Dilly-dallying endangering SA's renewable programme

Johannesburg - South Africa’s successful renewable energy programme is in peril, the renewable industry warned on Tuesday.

This comes after an inter-governmental task team placed the programme in limbo, telling Parliament it would be difficult to sign any new contracts before next year.

Industry body the South African Renewable Energy Council (Sarec) said it is deeply disappointed that the Department of Energy and Eskom failed to provide any certainty for investors during the parliamentary update.

Sarec chair Brenda Martin said the renewable industry had hoped to resolve the impasse. “Instead, the team proposed further delays to the end of August if not to February 2018.”

These delays will have direct negative consequences for South Africa’s renewables industry, she added. “Investors are watching this space with deep concern.”

The inter-governmental task team led by Deputy Energy Minister Thembisile Majola briefed Parliament on Eskom’s failure to sign power purchase agreements with independent power producers (IPPs).

The team, made out of the Departments of Energy, Public Enterprises, Planning and Evaluation as well as National Treasury and Nersa, said that current "hardships", including oversupply, have made it difficult for the utility to sign the power purchase agreements.

Eskom needs to sign the power purchase agreements with the producers in order for them to start construction of their projects. The state utility has signed agreements with bid window one to three in the programme, but now has to sign off on bids four and 4.5. Also 4.5 still needs to be contracted.

"It's about signing the last two in the last two windows," Public Enterprises Minister Lynne Brown said.

But Eskom claims signing the new deals would create more economic hardship, saying current tariffs already signed, were putting strain on its finances.

Eskom had drawn up a timeline till February 2018, listing six steps it will have to complete before signing on the dotted line for the last two bid windows. First it will consult Nersa regarding its current financial standing and will also lobby National Treasury for "soft support" until the 2018 tariff adjustment.
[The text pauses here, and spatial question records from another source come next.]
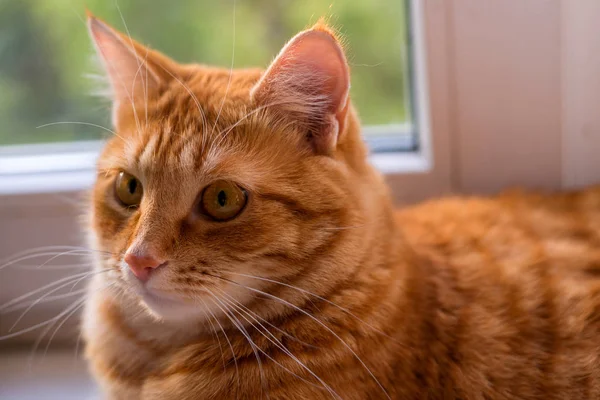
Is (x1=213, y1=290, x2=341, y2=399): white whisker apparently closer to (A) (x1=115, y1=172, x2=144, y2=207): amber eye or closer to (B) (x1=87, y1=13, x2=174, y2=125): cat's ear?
(A) (x1=115, y1=172, x2=144, y2=207): amber eye

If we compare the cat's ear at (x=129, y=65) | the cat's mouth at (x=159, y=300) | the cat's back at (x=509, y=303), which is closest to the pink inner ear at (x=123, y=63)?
the cat's ear at (x=129, y=65)

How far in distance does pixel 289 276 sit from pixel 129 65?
1.66 ft

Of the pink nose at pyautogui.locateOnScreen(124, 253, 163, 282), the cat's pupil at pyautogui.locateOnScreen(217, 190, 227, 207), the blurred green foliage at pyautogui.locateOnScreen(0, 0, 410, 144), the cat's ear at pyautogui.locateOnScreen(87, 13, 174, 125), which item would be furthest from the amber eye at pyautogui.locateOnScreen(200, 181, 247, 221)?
the blurred green foliage at pyautogui.locateOnScreen(0, 0, 410, 144)

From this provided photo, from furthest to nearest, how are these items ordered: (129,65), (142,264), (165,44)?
(165,44) → (129,65) → (142,264)

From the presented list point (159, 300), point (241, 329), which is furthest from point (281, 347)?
point (159, 300)

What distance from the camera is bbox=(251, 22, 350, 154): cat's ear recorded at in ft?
3.21

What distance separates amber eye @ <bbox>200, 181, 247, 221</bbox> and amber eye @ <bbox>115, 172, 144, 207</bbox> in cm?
16

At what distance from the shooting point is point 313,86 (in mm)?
1036

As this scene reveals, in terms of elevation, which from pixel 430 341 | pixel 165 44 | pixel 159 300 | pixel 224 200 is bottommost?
pixel 430 341

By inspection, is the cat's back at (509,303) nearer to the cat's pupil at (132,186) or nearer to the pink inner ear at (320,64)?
the pink inner ear at (320,64)

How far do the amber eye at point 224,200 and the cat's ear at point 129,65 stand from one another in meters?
0.24

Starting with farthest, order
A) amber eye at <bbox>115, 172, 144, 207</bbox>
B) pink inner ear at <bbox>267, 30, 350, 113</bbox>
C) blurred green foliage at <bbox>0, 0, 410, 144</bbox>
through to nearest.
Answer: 1. blurred green foliage at <bbox>0, 0, 410, 144</bbox>
2. amber eye at <bbox>115, 172, 144, 207</bbox>
3. pink inner ear at <bbox>267, 30, 350, 113</bbox>

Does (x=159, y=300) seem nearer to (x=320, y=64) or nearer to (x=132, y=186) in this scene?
(x=132, y=186)

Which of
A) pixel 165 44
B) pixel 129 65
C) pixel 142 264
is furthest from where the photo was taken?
Answer: pixel 165 44
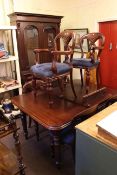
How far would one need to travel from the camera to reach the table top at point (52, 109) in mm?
1627

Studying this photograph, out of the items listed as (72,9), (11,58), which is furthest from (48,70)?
(72,9)

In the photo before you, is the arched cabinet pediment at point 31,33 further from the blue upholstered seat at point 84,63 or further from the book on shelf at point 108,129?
the book on shelf at point 108,129

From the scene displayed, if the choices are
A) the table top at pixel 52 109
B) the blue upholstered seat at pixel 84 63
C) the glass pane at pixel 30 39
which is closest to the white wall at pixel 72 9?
the glass pane at pixel 30 39

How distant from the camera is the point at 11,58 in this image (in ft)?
9.74

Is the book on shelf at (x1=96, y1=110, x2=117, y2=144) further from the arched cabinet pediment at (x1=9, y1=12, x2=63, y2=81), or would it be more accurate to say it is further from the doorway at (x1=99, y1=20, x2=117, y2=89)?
the doorway at (x1=99, y1=20, x2=117, y2=89)

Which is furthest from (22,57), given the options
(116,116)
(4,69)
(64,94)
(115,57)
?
(116,116)

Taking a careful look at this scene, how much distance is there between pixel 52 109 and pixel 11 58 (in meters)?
1.50

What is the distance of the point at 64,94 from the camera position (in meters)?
2.38

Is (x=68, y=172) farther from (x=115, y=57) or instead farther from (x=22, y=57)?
(x=115, y=57)

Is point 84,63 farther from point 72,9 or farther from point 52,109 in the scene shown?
point 72,9

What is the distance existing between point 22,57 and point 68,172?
2.17m

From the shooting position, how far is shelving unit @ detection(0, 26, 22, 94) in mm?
2916

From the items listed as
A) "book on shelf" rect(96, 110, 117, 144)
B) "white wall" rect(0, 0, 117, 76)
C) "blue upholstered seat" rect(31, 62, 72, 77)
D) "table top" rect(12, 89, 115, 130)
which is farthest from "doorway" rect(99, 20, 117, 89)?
"book on shelf" rect(96, 110, 117, 144)

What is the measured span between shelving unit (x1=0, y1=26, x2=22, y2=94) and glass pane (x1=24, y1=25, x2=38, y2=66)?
11.0 inches
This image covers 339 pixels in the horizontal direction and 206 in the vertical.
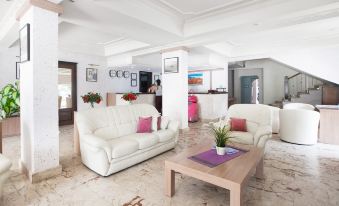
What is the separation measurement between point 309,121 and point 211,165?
3.24m

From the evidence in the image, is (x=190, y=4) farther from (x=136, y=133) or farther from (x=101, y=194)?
(x=101, y=194)

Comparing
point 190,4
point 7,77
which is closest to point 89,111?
point 190,4

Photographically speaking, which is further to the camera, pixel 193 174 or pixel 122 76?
pixel 122 76

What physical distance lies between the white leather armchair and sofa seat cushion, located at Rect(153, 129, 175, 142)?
271 centimetres

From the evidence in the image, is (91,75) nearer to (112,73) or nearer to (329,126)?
(112,73)

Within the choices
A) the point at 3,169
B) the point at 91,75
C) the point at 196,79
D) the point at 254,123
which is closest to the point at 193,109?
the point at 196,79

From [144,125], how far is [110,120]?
25.1 inches

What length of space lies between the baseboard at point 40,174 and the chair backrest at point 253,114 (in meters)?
3.37

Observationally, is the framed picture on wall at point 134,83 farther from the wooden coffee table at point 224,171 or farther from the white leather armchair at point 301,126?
the wooden coffee table at point 224,171

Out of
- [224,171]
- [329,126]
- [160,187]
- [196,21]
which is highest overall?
[196,21]

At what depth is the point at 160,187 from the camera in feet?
7.80

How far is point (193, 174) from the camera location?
1980 mm

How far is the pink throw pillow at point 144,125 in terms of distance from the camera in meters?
3.53

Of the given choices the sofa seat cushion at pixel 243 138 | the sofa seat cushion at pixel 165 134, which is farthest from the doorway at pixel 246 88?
the sofa seat cushion at pixel 165 134
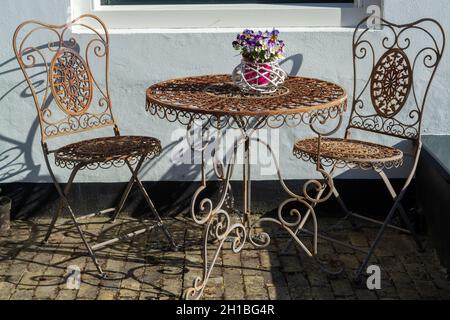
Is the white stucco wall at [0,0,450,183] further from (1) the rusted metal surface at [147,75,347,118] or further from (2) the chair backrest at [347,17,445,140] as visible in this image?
(1) the rusted metal surface at [147,75,347,118]

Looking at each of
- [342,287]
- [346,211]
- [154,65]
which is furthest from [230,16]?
[342,287]

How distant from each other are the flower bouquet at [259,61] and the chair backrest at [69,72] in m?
1.14

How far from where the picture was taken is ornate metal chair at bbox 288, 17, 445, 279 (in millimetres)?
4723

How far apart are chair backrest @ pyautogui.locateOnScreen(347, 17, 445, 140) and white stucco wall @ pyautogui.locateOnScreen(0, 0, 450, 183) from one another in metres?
0.08

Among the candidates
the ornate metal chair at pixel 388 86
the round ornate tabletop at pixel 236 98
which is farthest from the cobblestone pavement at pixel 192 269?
the round ornate tabletop at pixel 236 98

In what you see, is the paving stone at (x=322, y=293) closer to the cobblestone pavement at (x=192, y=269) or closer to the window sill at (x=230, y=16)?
the cobblestone pavement at (x=192, y=269)

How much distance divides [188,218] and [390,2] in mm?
2130

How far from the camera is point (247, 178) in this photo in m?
4.58

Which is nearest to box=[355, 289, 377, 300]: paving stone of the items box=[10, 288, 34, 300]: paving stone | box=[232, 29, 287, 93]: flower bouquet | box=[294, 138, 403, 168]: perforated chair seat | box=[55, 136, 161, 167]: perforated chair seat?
box=[294, 138, 403, 168]: perforated chair seat

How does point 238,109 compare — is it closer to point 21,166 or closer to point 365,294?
point 365,294

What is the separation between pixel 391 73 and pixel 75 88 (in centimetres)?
215

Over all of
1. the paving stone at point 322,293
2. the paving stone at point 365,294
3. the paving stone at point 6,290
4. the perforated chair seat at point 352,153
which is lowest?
the paving stone at point 365,294

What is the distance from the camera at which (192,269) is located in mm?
4539

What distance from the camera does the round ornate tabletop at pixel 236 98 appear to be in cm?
390
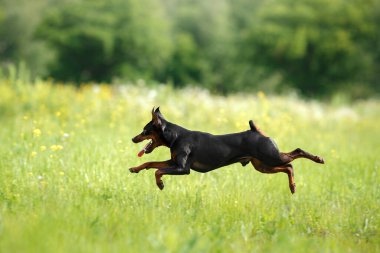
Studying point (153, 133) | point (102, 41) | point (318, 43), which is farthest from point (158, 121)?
point (102, 41)

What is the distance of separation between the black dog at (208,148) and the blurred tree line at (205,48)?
25.9 metres

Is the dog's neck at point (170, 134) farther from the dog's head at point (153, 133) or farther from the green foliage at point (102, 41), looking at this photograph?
the green foliage at point (102, 41)

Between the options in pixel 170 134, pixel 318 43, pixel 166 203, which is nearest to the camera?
pixel 170 134

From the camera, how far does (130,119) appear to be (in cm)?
1183

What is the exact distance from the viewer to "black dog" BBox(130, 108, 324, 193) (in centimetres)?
511

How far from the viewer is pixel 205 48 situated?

Eskom also told Parliament that it hoped to review the pace and scale of the IPP rollout under current circumstances up to 2021, while trying to up the participation of black industrialists in the programme.

Department of Energy acting director general Tseliso Maqubela told Parliament there is a surplus of power available. "So we can't proceed (with) business as usual. We'll have to change pace going forward, so we can really respond to current realities."

Deputy director general Ompi Aphane said that at the time of the drafting of the plan in the late 2000s, Eskom had not anticipated that there would be an energy surplus in 2017.

But the DA's Gordon Mackay said Eskom's "sob story"  didn't add up, blaming years of mismanagement at Eskom for the current crisis.

Martin said while Eskom dallies a growing number of companies, employees, graduates and communities, are suffering the consequences of R58bn stalled investment. Before the renewables programme ground to a halt in 2015 it had attracted enviable foreign direct investments.

Tariffs had tumbled to the point where renewable energy has become the cheapest option for new generation capacity available to the country, Martin said.

“The industry had already attracted a substantial eco-system of service industries and was beginning to leverage investment in heavy up-stream fabrication industries,” she said.

“Eskom’s apparent objections to signing agreements with preferred renewable bidders ignore these broad benefits and instead focus the utility’s selfish interests.”

Martin said it is clearly not feasible to shift the goalposts for bidding consortia that have already been awarded permits on the basis of the current bid rules.

To save the programme the government should account for the commitments made in Parliament on Tuesday, said Martin.

Final recommendations have to be delivered to ministers by the end of June, and for all outstanding ‘interventions’ to be dealt with by August 2017.